= Exercise =
An exact copy of every record is the expected answer.

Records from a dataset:
# # # #

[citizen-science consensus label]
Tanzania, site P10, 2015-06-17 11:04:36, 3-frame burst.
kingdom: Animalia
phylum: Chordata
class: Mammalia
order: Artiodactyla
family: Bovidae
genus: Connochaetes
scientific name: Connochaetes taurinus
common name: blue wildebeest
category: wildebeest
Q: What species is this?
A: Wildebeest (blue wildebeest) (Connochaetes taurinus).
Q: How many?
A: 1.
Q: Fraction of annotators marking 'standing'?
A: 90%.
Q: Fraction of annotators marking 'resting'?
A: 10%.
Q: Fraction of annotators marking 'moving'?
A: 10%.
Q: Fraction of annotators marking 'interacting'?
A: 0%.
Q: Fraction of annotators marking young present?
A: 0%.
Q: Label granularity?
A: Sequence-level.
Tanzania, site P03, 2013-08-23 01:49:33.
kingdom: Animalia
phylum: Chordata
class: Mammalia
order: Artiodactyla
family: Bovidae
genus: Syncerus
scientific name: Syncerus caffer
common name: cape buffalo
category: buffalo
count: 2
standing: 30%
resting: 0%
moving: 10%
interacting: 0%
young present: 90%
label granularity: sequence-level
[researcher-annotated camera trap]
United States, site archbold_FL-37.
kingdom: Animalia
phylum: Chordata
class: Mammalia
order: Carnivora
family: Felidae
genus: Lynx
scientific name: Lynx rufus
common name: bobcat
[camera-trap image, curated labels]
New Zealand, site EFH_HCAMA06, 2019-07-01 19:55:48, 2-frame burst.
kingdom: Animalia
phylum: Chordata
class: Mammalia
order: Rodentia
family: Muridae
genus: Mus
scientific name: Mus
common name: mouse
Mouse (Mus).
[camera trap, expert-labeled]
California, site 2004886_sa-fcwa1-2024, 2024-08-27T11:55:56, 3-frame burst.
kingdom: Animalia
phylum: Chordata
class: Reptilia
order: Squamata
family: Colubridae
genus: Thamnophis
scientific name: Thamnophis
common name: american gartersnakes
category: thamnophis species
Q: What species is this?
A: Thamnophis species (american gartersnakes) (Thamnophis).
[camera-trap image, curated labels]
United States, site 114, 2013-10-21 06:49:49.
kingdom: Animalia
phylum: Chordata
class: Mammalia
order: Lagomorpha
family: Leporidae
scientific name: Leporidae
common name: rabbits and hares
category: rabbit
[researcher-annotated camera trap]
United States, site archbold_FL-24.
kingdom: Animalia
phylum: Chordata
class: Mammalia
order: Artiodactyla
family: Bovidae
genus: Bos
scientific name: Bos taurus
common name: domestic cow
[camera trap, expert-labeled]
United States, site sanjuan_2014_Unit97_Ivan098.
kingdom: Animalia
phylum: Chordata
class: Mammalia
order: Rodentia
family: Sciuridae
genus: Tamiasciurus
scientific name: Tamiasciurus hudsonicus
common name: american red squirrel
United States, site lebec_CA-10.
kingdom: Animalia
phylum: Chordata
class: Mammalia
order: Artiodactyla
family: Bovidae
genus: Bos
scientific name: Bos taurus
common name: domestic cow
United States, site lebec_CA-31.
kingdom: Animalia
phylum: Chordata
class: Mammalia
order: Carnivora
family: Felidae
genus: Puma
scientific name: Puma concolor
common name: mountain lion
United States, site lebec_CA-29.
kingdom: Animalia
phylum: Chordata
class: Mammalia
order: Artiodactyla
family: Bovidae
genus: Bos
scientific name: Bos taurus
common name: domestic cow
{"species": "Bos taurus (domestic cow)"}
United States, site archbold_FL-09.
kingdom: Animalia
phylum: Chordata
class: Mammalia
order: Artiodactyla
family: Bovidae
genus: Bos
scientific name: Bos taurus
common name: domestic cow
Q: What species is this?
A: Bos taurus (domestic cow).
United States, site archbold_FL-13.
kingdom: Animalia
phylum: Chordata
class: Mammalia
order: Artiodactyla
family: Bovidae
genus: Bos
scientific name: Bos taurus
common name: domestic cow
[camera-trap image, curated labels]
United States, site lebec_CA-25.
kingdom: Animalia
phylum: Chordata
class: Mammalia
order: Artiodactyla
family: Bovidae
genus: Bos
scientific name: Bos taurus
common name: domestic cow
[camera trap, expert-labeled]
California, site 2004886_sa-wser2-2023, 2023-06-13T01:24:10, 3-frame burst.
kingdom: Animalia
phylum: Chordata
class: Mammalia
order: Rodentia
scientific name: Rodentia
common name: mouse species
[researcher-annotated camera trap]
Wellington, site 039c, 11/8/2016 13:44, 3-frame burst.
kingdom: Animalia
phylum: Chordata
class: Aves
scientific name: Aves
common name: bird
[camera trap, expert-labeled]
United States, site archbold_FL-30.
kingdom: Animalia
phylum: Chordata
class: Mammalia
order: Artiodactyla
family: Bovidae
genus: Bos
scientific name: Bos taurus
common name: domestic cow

# # # #

= Exercise result =
[citizen-science consensus label]
Tanzania, site P10, 2015-06-17 11:04:36, 3-frame burst.
kingdom: Animalia
phylum: Chordata
class: Mammalia
order: Artiodactyla
family: Bovidae
genus: Connochaetes
scientific name: Connochaetes taurinus
common name: blue wildebeest
category: wildebeest
Q: What species is this?
A: Wildebeest (blue wildebeest) (Connochaetes taurinus).
Q: How many?
A: 1.
Q: Fraction of annotators marking 'standing'?
A: 90%.
Q: Fraction of annotators marking 'resting'?
A: 10%.
Q: Fraction of annotators marking 'moving'?
A: 10%.
Q: Fraction of annotators marking 'interacting'?
A: 0%.
Q: Fraction of annotators marking young present?
A: 0%.
Q: Label granularity?
A: Sequence-level.
Tanzania, site P03, 2013-08-23 01:49:33.
kingdom: Animalia
phylum: Chordata
class: Mammalia
order: Artiodactyla
family: Bovidae
genus: Syncerus
scientific name: Syncerus caffer
common name: cape buffalo
category: buffalo
count: 2
standing: 30%
resting: 0%
moving: 10%
interacting: 0%
young present: 90%
label granularity: sequence-level
[researcher-annotated camera trap]
United States, site archbold_FL-37.
kingdom: Animalia
phylum: Chordata
class: Mammalia
order: Carnivora
family: Felidae
genus: Lynx
scientific name: Lynx rufus
common name: bobcat
[camera-trap image, curated labels]
New Zealand, site EFH_HCAMA06, 2019-07-01 19:55:48, 2-frame burst.
kingdom: Animalia
phylum: Chordata
class: Mammalia
order: Rodentia
family: Muridae
genus: Mus
scientific name: Mus
common name: mouse
Mouse (Mus).
[camera trap, expert-labeled]
California, site 2004886_sa-fcwa1-2024, 2024-08-27T11:55:56, 3-frame burst.
kingdom: Animalia
phylum: Chordata
class: Reptilia
order: Squamata
family: Colubridae
genus: Thamnophis
scientific name: Thamnophis
common name: american gartersnakes
category: thamnophis species
Q: What species is this?
A: Thamnophis species (american gartersnakes) (Thamnophis).
[camera-trap image, curated labels]
United States, site 114, 2013-10-21 06:49:49.
kingdom: Animalia
phylum: Chordata
class: Mammalia
order: Lagomorpha
family: Leporidae
scientific name: Leporidae
common name: rabbits and hares
category: rabbit
[researcher-annotated camera trap]
United States, site archbold_FL-24.
kingdom: Animalia
phylum: Chordata
class: Mammalia
order: Artiodactyla
family: Bovidae
genus: Bos
scientific name: Bos taurus
common name: domestic cow
[camera trap, expert-labeled]
United States, site sanjuan_2014_Unit97_Ivan098.
kingdom: Animalia
phylum: Chordata
class: Mammalia
order: Rodentia
family: Sciuridae
genus: Tamiasciurus
scientific name: Tamiasciurus hudsonicus
common name: american red squirrel
United States, site lebec_CA-10.
kingdom: Animalia
phylum: Chordata
class: Mammalia
order: Artiodactyla
family: Bovidae
genus: Bos
scientific name: Bos taurus
common name: domestic cow
United States, site lebec_CA-31.
kingdom: Animalia
phylum: Chordata
class: Mammalia
order: Carnivora
family: Felidae
genus: Puma
scientific name: Puma concolor
common name: mountain lion
United States, site lebec_CA-29.
kingdom: Animalia
phylum: Chordata
class: Mammalia
order: Artiodactyla
family: Bovidae
genus: Bos
scientific name: Bos taurus
common name: domestic cow
{"species": "Bos taurus (domestic cow)"}
United States, site archbold_FL-09.
kingdom: Animalia
phylum: Chordata
class: Mammalia
order: Artiodactyla
family: Bovidae
genus: Bos
scientific name: Bos taurus
common name: domestic cow
Q: What species is this?
A: Bos taurus (domestic cow).
United States, site archbold_FL-13.
kingdom: Animalia
phylum: Chordata
class: Mammalia
order: Artiodactyla
family: Bovidae
genus: Bos
scientific name: Bos taurus
common name: domestic cow
[camera-trap image, curated labels]
United States, site lebec_CA-25.
kingdom: Animalia
phylum: Chordata
class: Mammalia
order: Artiodactyla
family: Bovidae
genus: Bos
scientific name: Bos taurus
common name: domestic cow
[camera trap, expert-labeled]
California, site 2004886_sa-wser2-2023, 2023-06-13T01:24:10, 3-frame burst.
kingdom: Animalia
phylum: Chordata
class: Mammalia
order: Rodentia
scientific name: Rodentia
common name: mouse species
[researcher-annotated camera trap]
Wellington, site 039c, 11/8/2016 13:44, 3-frame burst.
kingdom: Animalia
phylum: Chordata
class: Aves
scientific name: Aves
common name: bird
[camera trap, expert-labeled]
United States, site archbold_FL-30.
kingdom: Animalia
phylum: Chordata
class: Mammalia
order: Artiodactyla
family: Bovidae
genus: Bos
scientific name: Bos taurus
common name: domestic cow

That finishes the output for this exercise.